Hurban, short for Hispanic urban, is the latest hot format of the Hispanic radio world. This new format encompasses rap and hip-hop in Spanish, as well as various derivations of hip-hop mixed with traditional Caribbean music like Reggaeton, a combination of rhythms of Reggae, Salsa, Bachata and Merengue.
This format is the latest attempt to tap into the Latino youth market. These unique music stations are aggressively competing to capture Hispanics between the ages of 18 and 34 with jocks tossing both English and Spanish music into the mix. This listening group is predominately male, although that varies from market to market, and is usually second generation Hispanic, more than likely bilingual, but prefers English. The audience that tends to follow this kind of music tends not to be the same as those that listen to “Regional Mexican” programming.
Multiple Spanish-language stations are adopting this format. Radio stations like WCAA-FM in New York, from the communication power house Univision, has adopted this format under the brand of “La Kalle.” Others like Clear Channel have their brand of this format named “Mega-Latino & Proud” in markets like Houston under the call letters KLOL-FM. Various networks and stations in other markets like Los Angeles, Miami, Dallas and Chicago have taken an interest to the hurban format as well.

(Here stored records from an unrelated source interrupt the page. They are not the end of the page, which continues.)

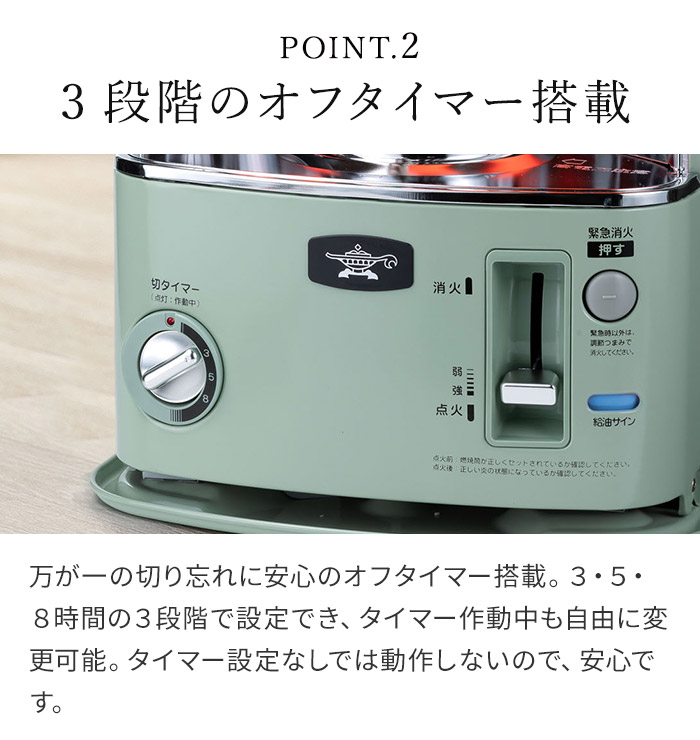 Aladdin 石油ストーブ グリーン色 【美品】 Aladdin CAP-U288 石油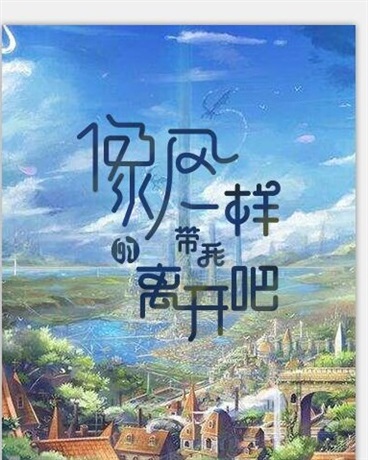 像风一样的带我离开吧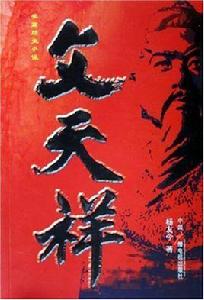 長篇歷史小說:文天祥 長篇歷史小說:文天祥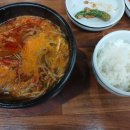 주공DC마트 이미지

Pitching to these and any kind of Spanish-language stations requires knowledge of the nuances that go with the format. As a public relations professional, it is crucial to understand the cultural composition of the audience tuning in to these stations to make an effective pitch. The success of this format varies from market to market, even though this genre of music is dominating the airwaves, topping the charts and breaking record sales today. Even with the music being widely accepted, it remains to be seen if this radio format is here to stay. But, meanwhile, if PR professionals are looking to reach the Latino, mostly male, youth market, the hurban format is the place to pitch stories today.